- _Instructions to follow_: Find every line below where the string "Vietnam" shows up, and copy those lines.

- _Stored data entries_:

%%

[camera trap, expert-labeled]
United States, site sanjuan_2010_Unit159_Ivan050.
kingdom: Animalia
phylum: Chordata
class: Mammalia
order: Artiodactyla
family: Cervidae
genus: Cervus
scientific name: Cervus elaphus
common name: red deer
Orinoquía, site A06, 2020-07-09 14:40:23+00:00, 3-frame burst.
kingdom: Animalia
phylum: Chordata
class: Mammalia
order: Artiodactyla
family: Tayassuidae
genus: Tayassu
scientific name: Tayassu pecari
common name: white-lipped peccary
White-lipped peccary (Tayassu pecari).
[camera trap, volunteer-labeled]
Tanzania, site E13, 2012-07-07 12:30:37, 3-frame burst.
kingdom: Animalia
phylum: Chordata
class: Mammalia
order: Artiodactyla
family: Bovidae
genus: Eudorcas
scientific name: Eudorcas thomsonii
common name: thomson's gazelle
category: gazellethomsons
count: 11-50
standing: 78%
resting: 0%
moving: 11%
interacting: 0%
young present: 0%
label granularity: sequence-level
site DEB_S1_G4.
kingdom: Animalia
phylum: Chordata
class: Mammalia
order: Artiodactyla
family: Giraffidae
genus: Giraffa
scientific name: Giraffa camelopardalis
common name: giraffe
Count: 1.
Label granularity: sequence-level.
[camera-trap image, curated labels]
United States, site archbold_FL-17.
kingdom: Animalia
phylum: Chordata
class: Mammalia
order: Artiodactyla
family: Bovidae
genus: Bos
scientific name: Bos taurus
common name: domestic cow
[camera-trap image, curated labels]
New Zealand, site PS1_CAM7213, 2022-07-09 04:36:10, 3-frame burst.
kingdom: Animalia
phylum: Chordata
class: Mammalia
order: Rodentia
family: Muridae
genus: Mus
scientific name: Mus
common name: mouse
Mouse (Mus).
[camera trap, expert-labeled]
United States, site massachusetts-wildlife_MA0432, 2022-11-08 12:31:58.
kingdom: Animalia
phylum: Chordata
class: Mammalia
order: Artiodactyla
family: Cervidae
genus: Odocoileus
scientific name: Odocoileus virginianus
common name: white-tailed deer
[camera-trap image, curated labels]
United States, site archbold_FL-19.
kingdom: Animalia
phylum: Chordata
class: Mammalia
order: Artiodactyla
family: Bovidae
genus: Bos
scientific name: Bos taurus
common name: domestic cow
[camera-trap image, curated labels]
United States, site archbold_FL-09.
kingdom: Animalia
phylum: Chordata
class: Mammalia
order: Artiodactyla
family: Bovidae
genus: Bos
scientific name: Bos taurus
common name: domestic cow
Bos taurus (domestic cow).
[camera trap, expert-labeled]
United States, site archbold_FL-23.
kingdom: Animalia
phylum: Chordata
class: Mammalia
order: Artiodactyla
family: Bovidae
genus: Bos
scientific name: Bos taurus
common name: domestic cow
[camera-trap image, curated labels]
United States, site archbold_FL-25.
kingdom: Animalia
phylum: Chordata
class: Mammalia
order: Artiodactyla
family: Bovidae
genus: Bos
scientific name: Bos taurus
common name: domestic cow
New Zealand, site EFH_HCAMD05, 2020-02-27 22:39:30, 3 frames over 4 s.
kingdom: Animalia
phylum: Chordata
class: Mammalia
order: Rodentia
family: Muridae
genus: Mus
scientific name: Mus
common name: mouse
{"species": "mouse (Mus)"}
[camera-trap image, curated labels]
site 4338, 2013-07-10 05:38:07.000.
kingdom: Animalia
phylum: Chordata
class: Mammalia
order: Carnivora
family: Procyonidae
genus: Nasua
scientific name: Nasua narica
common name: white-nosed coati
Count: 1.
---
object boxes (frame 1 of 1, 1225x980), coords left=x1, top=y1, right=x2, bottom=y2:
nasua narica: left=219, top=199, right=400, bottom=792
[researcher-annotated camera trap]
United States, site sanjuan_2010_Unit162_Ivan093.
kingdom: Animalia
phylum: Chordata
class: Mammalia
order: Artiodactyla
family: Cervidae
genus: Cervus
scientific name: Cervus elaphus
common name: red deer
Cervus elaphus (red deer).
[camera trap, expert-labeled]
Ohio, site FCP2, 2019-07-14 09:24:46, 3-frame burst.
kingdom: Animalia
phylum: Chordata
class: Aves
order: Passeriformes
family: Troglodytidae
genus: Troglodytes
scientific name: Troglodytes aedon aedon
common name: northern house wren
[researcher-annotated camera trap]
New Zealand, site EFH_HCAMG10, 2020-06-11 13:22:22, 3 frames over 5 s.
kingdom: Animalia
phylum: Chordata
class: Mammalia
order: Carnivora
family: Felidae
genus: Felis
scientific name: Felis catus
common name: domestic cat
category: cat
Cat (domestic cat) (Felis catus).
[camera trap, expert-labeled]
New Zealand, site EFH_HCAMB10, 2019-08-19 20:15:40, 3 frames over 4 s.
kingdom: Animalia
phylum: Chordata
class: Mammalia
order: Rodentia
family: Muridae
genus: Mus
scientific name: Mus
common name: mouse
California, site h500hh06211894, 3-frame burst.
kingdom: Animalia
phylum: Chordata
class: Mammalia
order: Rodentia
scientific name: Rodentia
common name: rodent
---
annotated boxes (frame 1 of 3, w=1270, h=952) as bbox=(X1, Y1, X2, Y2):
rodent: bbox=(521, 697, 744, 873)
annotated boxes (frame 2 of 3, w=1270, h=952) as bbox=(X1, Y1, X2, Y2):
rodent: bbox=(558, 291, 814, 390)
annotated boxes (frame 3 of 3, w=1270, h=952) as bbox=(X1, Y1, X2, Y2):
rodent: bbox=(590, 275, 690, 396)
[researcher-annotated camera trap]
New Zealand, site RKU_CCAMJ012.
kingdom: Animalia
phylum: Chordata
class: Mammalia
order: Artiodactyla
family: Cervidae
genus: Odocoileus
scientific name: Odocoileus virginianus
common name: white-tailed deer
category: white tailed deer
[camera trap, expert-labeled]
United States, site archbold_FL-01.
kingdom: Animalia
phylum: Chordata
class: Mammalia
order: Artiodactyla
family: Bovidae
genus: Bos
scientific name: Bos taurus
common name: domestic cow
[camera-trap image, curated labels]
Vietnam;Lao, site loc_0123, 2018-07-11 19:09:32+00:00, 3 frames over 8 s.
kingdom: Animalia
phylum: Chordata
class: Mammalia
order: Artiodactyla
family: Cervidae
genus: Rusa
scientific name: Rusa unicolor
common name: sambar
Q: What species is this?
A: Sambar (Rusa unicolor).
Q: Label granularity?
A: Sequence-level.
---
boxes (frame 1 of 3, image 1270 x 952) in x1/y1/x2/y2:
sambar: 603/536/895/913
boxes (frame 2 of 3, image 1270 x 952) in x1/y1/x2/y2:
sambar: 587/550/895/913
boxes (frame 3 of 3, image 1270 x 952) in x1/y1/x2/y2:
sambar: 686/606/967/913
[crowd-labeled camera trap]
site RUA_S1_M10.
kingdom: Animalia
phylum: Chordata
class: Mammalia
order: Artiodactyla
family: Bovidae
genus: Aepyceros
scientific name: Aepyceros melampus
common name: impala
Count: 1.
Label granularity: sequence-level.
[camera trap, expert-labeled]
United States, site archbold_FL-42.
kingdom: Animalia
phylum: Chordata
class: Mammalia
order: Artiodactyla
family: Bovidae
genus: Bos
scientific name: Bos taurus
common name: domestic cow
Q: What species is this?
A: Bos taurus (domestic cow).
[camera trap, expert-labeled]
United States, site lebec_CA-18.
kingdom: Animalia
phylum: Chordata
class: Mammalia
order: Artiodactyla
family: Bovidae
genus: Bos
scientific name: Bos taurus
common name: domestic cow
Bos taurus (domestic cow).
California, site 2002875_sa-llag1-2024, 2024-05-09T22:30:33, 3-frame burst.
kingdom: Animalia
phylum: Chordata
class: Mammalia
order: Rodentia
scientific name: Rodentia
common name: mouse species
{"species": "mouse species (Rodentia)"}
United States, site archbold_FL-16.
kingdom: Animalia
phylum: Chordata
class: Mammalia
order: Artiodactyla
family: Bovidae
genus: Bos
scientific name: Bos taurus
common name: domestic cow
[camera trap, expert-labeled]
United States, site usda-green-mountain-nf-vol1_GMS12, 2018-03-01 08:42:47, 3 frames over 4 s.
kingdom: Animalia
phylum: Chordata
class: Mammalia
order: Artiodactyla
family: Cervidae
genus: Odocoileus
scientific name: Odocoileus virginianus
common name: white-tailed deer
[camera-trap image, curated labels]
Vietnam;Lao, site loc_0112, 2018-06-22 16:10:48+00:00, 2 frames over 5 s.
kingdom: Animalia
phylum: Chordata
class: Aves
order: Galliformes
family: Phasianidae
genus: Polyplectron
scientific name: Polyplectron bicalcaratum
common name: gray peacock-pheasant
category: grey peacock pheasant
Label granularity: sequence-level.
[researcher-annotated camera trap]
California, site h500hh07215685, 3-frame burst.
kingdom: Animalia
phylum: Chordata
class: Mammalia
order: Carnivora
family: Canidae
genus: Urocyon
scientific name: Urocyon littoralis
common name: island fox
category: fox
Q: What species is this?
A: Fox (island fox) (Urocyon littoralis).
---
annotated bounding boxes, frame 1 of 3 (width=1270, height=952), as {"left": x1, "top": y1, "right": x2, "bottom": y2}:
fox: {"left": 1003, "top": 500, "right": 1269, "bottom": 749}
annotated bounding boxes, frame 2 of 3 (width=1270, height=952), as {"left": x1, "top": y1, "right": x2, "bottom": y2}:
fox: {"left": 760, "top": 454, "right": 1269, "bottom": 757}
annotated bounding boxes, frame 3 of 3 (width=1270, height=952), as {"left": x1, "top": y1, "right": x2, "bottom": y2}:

%%

- _Task response_:
Vietnam;Lao, site loc_0123, 2018-07-11 19:09:32+00:00, 3 frames over 8 s.
Vietnam;Lao, site loc_0112, 2018-06-22 16:10:48+00:00, 2 frames over 5 s.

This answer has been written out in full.